Repeat every line from the line containing "By looking at this" to the end of the data, exactly. Leave the pictures out.

◇ ◇ ◇

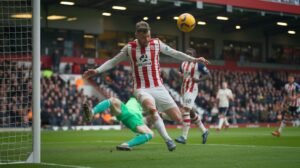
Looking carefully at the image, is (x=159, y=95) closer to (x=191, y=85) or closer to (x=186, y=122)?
(x=186, y=122)

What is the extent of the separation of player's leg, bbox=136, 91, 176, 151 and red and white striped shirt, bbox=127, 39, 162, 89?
0.95ft

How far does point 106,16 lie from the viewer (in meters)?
44.1

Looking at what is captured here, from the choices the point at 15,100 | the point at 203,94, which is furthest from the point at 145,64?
the point at 203,94

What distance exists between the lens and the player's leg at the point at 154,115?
414 inches

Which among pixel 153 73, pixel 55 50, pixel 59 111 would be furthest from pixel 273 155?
pixel 55 50

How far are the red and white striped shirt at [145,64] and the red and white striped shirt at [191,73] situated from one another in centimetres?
560

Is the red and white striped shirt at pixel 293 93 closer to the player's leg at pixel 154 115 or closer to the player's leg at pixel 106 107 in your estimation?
the player's leg at pixel 106 107

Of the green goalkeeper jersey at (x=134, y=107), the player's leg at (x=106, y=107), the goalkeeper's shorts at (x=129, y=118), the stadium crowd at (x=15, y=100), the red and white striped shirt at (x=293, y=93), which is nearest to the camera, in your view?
the player's leg at (x=106, y=107)

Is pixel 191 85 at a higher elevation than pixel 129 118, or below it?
higher

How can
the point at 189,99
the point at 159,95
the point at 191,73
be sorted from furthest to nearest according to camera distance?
the point at 191,73
the point at 189,99
the point at 159,95

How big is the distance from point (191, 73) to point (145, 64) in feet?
19.2

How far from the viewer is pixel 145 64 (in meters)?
11.0

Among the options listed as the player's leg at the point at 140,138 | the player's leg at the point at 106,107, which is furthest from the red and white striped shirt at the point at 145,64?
the player's leg at the point at 140,138

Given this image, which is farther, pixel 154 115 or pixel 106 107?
pixel 106 107
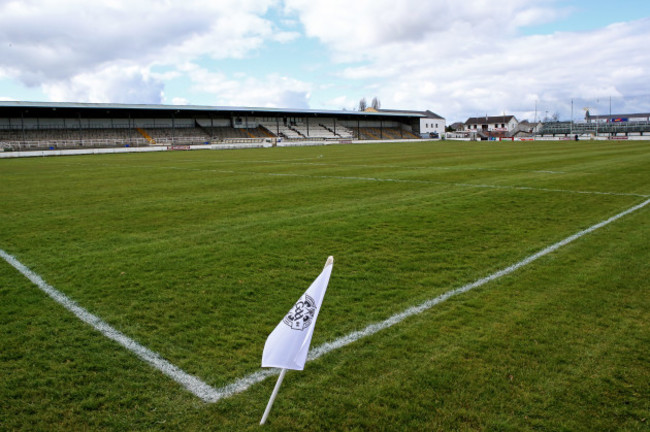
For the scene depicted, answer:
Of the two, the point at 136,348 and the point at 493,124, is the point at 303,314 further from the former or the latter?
the point at 493,124

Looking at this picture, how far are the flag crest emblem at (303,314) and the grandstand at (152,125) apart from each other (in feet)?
165

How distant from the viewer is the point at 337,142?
6769 cm

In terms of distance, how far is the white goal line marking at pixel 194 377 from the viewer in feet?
11.1

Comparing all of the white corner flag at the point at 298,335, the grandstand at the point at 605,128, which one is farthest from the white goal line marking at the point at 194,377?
the grandstand at the point at 605,128

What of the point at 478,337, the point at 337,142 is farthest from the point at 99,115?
the point at 478,337

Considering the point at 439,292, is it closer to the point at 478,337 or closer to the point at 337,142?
the point at 478,337

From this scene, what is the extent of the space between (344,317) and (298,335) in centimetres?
171

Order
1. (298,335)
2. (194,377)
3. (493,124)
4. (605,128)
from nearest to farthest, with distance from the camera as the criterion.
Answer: (298,335)
(194,377)
(605,128)
(493,124)

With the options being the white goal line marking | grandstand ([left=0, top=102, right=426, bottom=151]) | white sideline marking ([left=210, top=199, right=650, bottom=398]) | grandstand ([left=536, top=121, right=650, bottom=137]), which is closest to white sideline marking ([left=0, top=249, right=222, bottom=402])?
the white goal line marking

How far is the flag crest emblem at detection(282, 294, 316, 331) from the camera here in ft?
9.48

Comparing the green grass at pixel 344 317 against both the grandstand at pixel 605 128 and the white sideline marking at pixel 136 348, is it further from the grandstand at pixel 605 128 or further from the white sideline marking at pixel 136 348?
the grandstand at pixel 605 128

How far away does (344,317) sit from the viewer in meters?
4.55

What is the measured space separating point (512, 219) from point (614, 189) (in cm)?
615

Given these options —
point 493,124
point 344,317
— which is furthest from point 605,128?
point 344,317
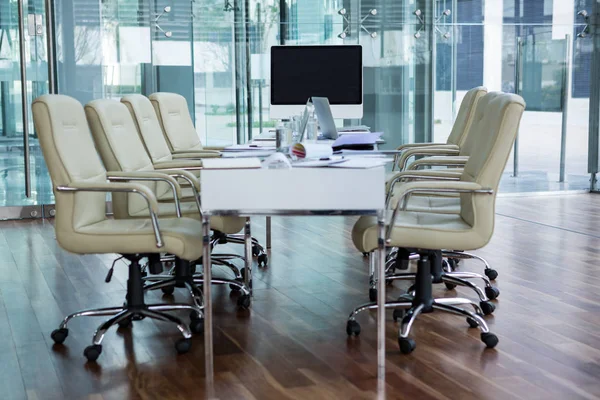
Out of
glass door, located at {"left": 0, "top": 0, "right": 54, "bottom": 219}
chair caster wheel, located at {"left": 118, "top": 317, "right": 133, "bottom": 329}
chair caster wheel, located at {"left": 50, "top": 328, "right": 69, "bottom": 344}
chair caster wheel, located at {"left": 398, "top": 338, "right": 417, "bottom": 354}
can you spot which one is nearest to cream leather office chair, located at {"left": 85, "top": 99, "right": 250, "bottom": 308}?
chair caster wheel, located at {"left": 118, "top": 317, "right": 133, "bottom": 329}

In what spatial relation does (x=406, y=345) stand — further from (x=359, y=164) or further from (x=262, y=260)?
(x=262, y=260)

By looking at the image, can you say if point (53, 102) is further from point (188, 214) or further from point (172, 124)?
point (172, 124)

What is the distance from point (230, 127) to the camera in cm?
807

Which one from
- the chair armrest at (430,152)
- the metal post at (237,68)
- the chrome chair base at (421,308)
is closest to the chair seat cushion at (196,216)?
the chrome chair base at (421,308)

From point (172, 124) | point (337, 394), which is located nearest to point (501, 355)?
point (337, 394)

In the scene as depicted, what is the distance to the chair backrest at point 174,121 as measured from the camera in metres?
5.38

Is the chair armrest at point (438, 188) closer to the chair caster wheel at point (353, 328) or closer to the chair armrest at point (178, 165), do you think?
the chair caster wheel at point (353, 328)

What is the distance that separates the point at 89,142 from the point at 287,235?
282cm

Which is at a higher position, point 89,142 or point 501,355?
point 89,142

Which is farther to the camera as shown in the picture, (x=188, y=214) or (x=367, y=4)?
(x=367, y=4)

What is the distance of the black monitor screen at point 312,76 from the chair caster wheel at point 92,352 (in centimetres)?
Result: 264

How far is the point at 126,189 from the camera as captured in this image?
3.48 metres

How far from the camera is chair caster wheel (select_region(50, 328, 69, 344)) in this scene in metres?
3.75

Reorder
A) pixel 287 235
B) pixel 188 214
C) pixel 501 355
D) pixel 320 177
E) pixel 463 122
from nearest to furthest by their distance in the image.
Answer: pixel 320 177, pixel 501 355, pixel 188 214, pixel 463 122, pixel 287 235
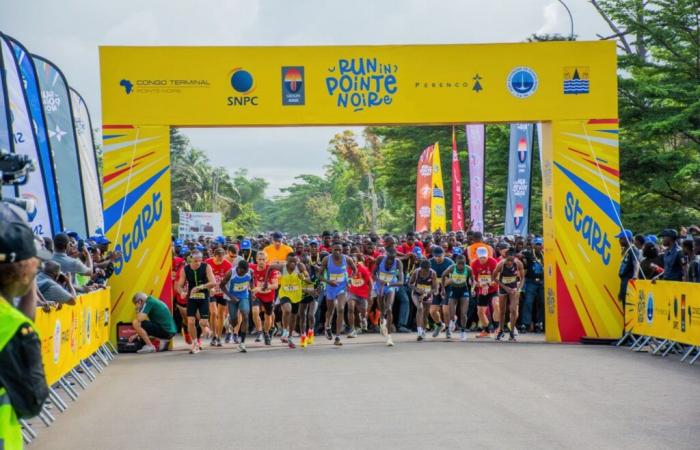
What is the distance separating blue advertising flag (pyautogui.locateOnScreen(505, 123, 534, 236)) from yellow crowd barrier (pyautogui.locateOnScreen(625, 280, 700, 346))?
11.1m

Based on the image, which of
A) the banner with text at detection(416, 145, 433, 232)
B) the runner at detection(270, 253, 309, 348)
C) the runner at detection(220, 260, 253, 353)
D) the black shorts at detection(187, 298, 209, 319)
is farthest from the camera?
the banner with text at detection(416, 145, 433, 232)

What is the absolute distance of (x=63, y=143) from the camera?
81.6 ft

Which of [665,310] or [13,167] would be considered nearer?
[13,167]

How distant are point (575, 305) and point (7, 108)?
11155mm

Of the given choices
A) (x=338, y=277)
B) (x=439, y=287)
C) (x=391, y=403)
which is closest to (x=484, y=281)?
(x=439, y=287)

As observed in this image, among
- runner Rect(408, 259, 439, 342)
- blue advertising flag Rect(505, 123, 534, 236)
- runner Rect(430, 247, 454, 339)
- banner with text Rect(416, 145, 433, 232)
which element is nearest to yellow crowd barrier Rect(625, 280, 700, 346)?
runner Rect(430, 247, 454, 339)

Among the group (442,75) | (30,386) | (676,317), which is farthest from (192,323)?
(30,386)

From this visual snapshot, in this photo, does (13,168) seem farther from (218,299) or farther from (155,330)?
(218,299)

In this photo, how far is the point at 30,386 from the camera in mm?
4109

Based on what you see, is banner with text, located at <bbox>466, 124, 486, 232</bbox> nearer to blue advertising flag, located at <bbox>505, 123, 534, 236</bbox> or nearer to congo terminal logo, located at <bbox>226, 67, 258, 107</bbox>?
blue advertising flag, located at <bbox>505, 123, 534, 236</bbox>

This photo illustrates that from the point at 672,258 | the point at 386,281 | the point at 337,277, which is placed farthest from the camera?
the point at 386,281

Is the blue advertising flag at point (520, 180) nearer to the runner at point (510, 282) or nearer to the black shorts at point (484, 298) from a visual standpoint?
the black shorts at point (484, 298)

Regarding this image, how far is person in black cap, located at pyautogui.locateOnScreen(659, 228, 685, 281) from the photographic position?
1739 centimetres

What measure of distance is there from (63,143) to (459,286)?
10.4 meters
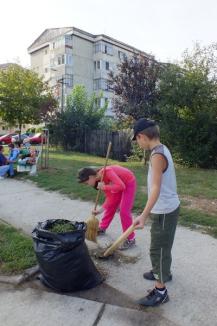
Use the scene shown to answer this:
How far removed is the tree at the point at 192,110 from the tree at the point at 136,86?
1701mm

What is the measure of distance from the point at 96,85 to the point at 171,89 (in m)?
44.1

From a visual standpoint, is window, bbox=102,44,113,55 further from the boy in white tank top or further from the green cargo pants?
Answer: the green cargo pants

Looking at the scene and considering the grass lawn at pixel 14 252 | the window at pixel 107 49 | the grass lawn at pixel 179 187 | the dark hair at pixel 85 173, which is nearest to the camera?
the grass lawn at pixel 14 252

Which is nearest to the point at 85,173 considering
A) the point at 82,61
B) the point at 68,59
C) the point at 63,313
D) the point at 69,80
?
the point at 63,313

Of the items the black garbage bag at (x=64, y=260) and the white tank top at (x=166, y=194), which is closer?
the white tank top at (x=166, y=194)

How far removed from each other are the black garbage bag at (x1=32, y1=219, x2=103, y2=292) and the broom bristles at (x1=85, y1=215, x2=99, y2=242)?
0.71m

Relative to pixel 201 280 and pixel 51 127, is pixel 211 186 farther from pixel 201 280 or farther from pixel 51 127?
pixel 51 127

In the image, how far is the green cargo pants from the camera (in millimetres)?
3391

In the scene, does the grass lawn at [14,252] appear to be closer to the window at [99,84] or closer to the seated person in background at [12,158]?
the seated person in background at [12,158]

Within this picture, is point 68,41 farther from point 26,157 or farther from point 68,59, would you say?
point 26,157

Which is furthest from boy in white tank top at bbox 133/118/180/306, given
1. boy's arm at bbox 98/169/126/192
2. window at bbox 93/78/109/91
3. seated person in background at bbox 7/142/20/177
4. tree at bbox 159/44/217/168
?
window at bbox 93/78/109/91

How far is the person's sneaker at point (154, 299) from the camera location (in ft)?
11.2

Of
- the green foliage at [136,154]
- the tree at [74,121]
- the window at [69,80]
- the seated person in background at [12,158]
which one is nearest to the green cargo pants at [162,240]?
the seated person in background at [12,158]

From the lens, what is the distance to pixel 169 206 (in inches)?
133
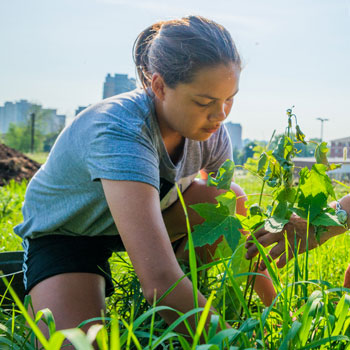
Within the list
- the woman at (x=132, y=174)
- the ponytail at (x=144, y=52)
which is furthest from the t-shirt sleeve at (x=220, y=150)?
the ponytail at (x=144, y=52)

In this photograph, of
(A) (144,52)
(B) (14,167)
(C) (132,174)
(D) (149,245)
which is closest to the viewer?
(D) (149,245)

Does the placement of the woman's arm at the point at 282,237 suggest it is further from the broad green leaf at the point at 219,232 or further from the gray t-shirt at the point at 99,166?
the gray t-shirt at the point at 99,166

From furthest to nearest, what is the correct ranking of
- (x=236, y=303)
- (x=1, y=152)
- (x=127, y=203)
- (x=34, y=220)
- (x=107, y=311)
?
1. (x=1, y=152)
2. (x=34, y=220)
3. (x=107, y=311)
4. (x=236, y=303)
5. (x=127, y=203)

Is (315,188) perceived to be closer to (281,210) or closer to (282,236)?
(281,210)

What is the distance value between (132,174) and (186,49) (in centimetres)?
49

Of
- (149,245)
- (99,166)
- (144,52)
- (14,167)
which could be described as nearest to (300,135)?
(149,245)

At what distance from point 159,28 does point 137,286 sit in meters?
0.92

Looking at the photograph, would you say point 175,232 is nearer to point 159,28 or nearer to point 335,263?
point 335,263

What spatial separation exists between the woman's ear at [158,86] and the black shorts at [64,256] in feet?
1.94

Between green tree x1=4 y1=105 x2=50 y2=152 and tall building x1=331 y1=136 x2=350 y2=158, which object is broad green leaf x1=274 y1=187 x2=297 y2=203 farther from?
green tree x1=4 y1=105 x2=50 y2=152

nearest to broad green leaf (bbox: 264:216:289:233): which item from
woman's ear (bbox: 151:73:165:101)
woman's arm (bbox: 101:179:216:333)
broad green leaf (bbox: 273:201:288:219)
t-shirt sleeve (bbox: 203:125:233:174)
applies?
broad green leaf (bbox: 273:201:288:219)

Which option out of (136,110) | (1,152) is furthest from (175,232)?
(1,152)

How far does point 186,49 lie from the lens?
59.6 inches

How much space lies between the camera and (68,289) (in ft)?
5.13
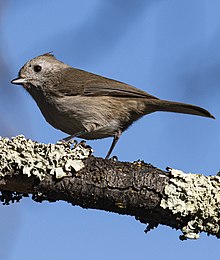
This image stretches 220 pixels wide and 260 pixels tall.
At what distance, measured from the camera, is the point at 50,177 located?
3.19 meters

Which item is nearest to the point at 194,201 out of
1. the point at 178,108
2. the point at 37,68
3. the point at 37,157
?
the point at 37,157

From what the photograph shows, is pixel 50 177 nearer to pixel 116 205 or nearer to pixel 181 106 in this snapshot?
pixel 116 205

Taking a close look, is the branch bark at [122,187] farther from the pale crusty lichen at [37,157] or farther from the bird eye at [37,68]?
the bird eye at [37,68]

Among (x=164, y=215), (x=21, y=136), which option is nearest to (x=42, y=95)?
(x=21, y=136)

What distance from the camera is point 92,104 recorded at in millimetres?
5297

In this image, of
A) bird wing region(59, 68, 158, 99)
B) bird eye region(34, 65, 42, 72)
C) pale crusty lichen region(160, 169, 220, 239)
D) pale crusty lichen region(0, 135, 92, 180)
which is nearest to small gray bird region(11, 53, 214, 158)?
bird wing region(59, 68, 158, 99)

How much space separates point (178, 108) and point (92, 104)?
0.86 m

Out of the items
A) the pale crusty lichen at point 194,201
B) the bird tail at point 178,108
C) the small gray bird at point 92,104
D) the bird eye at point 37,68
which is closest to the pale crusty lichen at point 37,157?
the pale crusty lichen at point 194,201

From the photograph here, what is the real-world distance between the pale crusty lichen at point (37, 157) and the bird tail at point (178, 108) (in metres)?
1.76

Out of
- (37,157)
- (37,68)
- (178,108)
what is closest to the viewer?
(37,157)

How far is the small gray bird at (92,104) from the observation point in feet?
16.7

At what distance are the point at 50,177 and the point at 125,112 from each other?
2.24 meters

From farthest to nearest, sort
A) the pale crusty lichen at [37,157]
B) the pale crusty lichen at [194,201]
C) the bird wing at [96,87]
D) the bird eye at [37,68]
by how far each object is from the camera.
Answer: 1. the bird eye at [37,68]
2. the bird wing at [96,87]
3. the pale crusty lichen at [37,157]
4. the pale crusty lichen at [194,201]

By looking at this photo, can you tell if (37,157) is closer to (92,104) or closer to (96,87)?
(92,104)
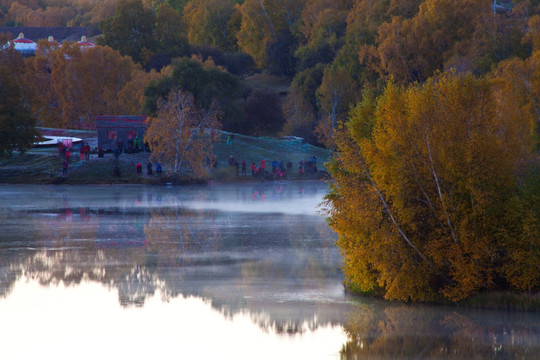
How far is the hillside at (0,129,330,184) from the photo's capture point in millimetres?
56438

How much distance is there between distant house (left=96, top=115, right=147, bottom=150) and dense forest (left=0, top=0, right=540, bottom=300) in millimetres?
5143

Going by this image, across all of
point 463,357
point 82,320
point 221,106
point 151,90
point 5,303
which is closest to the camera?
point 463,357

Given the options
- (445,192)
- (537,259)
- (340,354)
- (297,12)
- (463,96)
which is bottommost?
(340,354)

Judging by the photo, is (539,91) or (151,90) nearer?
(539,91)

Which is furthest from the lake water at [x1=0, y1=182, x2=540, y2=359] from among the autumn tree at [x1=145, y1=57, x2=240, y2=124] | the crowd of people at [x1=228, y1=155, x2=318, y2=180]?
the autumn tree at [x1=145, y1=57, x2=240, y2=124]

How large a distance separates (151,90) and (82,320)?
6058cm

◇ ◇ ◇

SOLUTION BELOW:
By looking at this photo, can you tell if (37,157) is closer to (92,104) or closer to (96,87)?
(92,104)
How far is the hillside at (0,129,330,184) from the photo's capture point in millimetres?
56438

How much distance is there between distant house (left=96, top=115, right=147, bottom=150) and dense forest (left=0, top=0, right=540, bottom=300) in millimetres?
5143

Going by this image, across all of
point 463,357
point 82,320
point 221,106
point 151,90
point 5,303
which is closest to the camera?
point 463,357

Given the options
- (445,192)
- (537,259)
- (340,354)
- (297,12)
- (463,96)
which is bottommost?
(340,354)

Judging by the photo, is (539,91) or (151,90) nearer?
(539,91)

Which is furthest from the lake water at [x1=0, y1=182, x2=540, y2=359] from among the autumn tree at [x1=145, y1=57, x2=240, y2=124] | the crowd of people at [x1=228, y1=155, x2=318, y2=180]?
the autumn tree at [x1=145, y1=57, x2=240, y2=124]

How large a distance separates (151,90) and (82,320)?
6058cm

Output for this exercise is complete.